DAVID BOWIE: LOVING THE ALIEN (1983-1988)

From hero to zero: plenty to love in Bowie's least celebrated era

David Bowie's '80s, a decade that started with Ashes and ended in Tin, was his most commercially successful. Yet it is viewed as his most artistically bankrupt, with a scarcity of original ideas and surfeit of production. On the strength of later interviews, Bowie himself tended to agree. The fourth in the series of career-spanning box sets, Loving The Alien (1983-1988), may not be the set for absolute beginners, but, on repeated listening to its fifteen LPs spanning Let's Dance to Never Let Me Down, it feels as if a reappraisal is due.

In its day, Let's Dance was a revelation: Bowie was BACK! and working with Nile Rodgers seemed revolutionary. The sound was clean, beefy, and here DB was, a superstar for the times.
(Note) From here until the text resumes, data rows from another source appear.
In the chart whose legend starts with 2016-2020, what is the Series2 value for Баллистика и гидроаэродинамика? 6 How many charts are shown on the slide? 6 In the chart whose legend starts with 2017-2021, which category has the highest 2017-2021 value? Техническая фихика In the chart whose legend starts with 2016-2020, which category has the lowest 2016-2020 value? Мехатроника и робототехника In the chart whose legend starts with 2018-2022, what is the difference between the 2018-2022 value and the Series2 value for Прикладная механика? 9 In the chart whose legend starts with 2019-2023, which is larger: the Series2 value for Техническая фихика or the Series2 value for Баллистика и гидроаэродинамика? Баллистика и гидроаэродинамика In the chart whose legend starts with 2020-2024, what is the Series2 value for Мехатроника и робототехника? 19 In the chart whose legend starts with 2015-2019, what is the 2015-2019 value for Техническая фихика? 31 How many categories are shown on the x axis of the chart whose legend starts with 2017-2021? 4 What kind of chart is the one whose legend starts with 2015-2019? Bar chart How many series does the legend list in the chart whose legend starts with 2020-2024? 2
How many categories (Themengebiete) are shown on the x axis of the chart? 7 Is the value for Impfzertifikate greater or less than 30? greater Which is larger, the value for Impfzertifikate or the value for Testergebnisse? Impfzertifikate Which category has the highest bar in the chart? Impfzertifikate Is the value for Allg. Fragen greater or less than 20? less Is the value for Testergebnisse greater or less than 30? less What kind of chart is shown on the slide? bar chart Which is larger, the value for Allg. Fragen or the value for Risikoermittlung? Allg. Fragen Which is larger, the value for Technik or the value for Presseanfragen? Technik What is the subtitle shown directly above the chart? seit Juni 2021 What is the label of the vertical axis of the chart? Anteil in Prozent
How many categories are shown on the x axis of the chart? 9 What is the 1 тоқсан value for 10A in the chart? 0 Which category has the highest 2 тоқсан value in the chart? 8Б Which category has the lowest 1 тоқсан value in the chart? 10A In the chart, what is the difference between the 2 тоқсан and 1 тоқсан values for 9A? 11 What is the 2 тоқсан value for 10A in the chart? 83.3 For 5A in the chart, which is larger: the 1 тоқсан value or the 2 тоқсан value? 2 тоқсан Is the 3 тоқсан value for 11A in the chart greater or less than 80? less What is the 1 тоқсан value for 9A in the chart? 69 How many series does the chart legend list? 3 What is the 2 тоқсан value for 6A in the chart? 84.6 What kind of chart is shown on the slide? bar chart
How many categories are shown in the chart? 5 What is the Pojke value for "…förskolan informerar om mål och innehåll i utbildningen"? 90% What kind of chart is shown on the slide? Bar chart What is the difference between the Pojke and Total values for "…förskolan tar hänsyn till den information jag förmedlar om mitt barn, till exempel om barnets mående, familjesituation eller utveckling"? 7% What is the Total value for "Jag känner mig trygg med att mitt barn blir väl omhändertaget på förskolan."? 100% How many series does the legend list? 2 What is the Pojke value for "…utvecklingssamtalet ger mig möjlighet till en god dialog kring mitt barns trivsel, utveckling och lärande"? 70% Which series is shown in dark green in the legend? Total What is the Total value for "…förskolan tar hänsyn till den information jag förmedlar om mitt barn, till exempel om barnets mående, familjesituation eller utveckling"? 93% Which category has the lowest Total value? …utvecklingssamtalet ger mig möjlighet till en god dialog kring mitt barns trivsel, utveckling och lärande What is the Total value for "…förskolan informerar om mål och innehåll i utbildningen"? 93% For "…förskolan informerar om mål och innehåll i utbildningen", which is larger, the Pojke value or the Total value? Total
The album actually sounds thinner than you remember, but those tunes, as golden as the hue of Bowie's skin, are, in the main, unassailable, as is Stevie Ray Vaughan's guitar playing.

The recording of his September 12, 1983 show at the Pacific Coliseum, Vancouver, Canada is exhilarating. Though the Serious Moonlight tour has been denounced as too "showbiz", it was the first time Lodger and Scary Monsters material had been played live, and White Light/White Heat into a fulsome Station To Station was hardly dumbing down or betraying his past.

Taking sacrosanct Iggy Pop numbers from 1984's Tonight like Don't Look Down and turning them into cheery reggae was never going to endear Bowie to the faithful, but at the time they breezed through like an Indian summer. Loving The Alien is breathtaking and Carlos Alomar's solo at the end is special. The Borneo Horn-heavy Tumble And Twirl, with the then-uncredited bass of Mark King, too, was a hoot.

Perhaps it was thanks to the jacket he wore in the video for his Dancing In The Streets duet with Mick Jagger (here, of course, in a big, beefy Bob Clearmountain 2018 mix), or the sense that he'd let his geezer side run riot, but by 1987, the appetite for Bowie seemed diminished. On its release, Never Let Me Down sounded like the work of an artist trying too hard.

Today, it is something of a revelation. Time Will Crawl and Beat Of Your Drum, at the time too strained and muscular, emerge here as well-written pop songs. Zeroes - showcasing Peter Frampton's sitar - is one of Bowie's greatest ever straight-down-the-line songs. The 2018 version of the album, with re-production and overdubs, is shorn of bombast and there are some truly lovely moments to be found; though some will mourn Mickey Rourke's rap in Shining Star (Makin' My Love) being replaced by one by Laurie Anderson.

The grandiloquence of Never Let Me Down was emphasised on the supertheatrical Glass Spider tour. It's never less than interesting, but it's hard not to smirk when Bowie grandly intones phrases such as, "Thor, son of Odin, the thunder god, heir of the realm eternal; the mightiest warrior in the nine worlds." However, it's hard to deny how much fun he seems to be having with it all; and just listen to that incredible vocal on Modern Love.

The wallop of the Dance album - a selection of twelve remixes with an eye on the dancefloor - is exactly what you'd expect, while this box's Re:Call set is strong, This Is Not America and Absolute Beginners showing he'd not his ability to balance art and commerce. Even the Labyrinth tracks are not without charm.

While few would suggest that there's material here rivalling Bowie's '70s peak, there are more than enough elegant, standout moments. You may not exactly fall in love with it, but you'll certainly strongly admire the work here.